Tapeworm treatment for dogs
Dogs only — and timing is exact
Tapeworm treatment is required for dogs (cats and ferrets are exempt) entering Finland, Ireland, Northern Ireland, Malta and Norway, and for re-entry to Great Britain. A vet must administer and record it between 24 and 120 hours (1–5 days) before you arrive. For a direct trip to most other EU countries you don't need it on the way out — but you will need it before coming home, which usually means finding a vet abroad a day or two before your return crossing. Miss the window and your dog can be refused.
Coming home to Great Britain
Returning is more straightforward than leaving. Your pet can re-enter GB on the same AHC (within its validity), or on a valid EU-issued pet passport if you have one. The one active task is the dog tapeworm treatment above, done by a vet 24–120 hours before arrival and recorded — unless you're travelling directly from Finland, Ireland, Malta or Norway, which are exempt. Build that vet appointment into the end of your trip rather than leaving it to the ferry queue.

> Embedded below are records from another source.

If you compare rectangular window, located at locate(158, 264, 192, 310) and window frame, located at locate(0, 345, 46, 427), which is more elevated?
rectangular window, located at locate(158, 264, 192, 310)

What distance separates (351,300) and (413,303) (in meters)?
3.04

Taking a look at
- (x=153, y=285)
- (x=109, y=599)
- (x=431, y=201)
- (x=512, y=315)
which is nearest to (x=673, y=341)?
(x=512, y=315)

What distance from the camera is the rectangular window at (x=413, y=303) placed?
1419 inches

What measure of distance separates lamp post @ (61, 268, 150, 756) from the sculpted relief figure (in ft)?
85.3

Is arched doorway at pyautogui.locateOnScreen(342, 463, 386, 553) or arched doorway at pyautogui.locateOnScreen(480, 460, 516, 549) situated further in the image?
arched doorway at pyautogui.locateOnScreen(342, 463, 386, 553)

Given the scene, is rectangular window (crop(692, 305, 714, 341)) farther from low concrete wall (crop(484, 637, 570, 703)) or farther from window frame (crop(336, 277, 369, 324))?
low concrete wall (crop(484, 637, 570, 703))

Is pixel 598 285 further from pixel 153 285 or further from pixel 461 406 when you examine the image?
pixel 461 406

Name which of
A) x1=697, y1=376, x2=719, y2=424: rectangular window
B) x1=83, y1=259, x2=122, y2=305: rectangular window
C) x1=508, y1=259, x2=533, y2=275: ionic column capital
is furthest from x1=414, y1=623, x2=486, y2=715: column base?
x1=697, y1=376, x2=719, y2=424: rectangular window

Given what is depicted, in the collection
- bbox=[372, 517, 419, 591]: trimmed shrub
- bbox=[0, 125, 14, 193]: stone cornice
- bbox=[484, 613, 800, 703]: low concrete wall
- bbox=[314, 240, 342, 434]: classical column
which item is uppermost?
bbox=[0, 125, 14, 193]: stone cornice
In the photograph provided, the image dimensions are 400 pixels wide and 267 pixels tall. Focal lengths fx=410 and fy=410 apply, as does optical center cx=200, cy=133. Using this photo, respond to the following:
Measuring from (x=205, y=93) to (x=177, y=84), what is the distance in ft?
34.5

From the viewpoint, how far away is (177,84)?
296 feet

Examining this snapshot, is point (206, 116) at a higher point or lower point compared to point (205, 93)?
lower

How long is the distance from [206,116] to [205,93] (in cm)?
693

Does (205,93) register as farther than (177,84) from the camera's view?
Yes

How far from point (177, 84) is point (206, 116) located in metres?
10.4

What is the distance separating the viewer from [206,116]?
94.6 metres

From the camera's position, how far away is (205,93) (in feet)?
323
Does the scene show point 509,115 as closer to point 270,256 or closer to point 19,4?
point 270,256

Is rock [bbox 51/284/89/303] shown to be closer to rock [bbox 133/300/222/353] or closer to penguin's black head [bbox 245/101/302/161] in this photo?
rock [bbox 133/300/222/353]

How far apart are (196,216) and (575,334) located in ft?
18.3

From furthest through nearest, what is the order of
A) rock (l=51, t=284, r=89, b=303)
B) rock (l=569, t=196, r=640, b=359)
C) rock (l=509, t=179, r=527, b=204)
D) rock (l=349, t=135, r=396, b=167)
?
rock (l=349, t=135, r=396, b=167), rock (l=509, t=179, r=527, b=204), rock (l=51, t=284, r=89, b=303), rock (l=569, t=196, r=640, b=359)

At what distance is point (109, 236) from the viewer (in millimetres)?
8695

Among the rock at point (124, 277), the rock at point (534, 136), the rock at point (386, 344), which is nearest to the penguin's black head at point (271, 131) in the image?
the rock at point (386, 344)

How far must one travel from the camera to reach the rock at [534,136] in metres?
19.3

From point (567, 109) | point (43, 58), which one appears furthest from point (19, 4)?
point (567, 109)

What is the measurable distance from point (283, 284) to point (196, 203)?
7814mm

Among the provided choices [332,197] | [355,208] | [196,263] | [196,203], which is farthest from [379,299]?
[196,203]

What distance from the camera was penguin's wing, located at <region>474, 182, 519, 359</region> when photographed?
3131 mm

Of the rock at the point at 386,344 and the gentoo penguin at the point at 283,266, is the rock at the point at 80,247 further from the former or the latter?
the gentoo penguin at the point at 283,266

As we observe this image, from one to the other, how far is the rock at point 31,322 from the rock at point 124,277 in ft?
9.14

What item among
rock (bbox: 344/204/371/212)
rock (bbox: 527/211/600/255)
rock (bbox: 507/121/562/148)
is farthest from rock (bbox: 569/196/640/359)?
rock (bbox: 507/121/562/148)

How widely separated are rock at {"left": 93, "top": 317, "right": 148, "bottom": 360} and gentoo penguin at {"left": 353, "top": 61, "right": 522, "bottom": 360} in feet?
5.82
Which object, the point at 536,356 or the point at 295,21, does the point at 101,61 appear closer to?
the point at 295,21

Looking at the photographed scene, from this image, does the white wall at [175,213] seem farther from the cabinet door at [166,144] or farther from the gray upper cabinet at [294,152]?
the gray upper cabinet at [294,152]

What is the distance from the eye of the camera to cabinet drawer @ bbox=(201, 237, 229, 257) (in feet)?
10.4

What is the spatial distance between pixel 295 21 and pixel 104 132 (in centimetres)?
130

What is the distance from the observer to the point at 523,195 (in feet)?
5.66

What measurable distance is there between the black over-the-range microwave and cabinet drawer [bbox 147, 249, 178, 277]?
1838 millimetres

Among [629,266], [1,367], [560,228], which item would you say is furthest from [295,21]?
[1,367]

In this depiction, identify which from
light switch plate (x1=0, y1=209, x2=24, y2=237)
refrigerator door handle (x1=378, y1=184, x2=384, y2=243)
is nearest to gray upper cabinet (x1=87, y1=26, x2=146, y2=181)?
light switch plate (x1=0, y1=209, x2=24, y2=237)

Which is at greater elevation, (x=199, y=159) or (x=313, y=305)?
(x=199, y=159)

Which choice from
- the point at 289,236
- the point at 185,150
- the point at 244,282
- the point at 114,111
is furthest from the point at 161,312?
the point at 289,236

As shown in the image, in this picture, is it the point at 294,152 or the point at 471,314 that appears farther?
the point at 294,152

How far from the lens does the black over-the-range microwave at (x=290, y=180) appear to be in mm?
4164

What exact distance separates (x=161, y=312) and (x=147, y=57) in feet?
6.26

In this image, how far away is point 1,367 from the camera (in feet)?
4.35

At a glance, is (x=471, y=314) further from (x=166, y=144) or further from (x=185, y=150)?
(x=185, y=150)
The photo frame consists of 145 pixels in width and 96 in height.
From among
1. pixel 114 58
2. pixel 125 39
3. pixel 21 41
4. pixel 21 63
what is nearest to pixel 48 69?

Northern Ireland & what might change
Travelling GB to Northern Ireland uses a different document — a Pet Travel Document (PTD), not an AHC — but note that if you then cross into the Republic of Ireland (which is in the EU), you'll need an AHC and valid rabies cover as normal. And keep an ear out: there's ongoing talk of the UK regaining simplified "listed" status that could bring back a passport-style system, but nothing is official yet — for now the AHC is the only route. Always check gov.uk close to your trip, because this is exactly the kind of rule that moves.
Plan the trip; we'll handle the routing
With the paperwork sorted, WiseTrip plans the drive by your van's real size — around low bridges, through the right zones, past the tolls — and finds dog-friendly overnight stops along the way. Free, no account.
Plan your trip →The bottom line
Taking a pet to Europe in 2026 is entirely doable — it just rewards planning. Start six weeks out, get the microchip and rabies done in the right order, book the AHC for the 10 days before you cross, and sort dog tapeworm treatment for the countries that need it and for the journey home. The pet passport era is over for Great Britain, so budget a vet visit and a fee for each trip. Do that, and the dog comes too — which was the point all along.
Pet-travel rules, AHC validity periods, tapeworm requirements and the post-Brexit position change and are actively under discussion — always confirm the current rules with gov.uk and your vet before you travel. This guide is a planning overview, not veterinary or legal advice.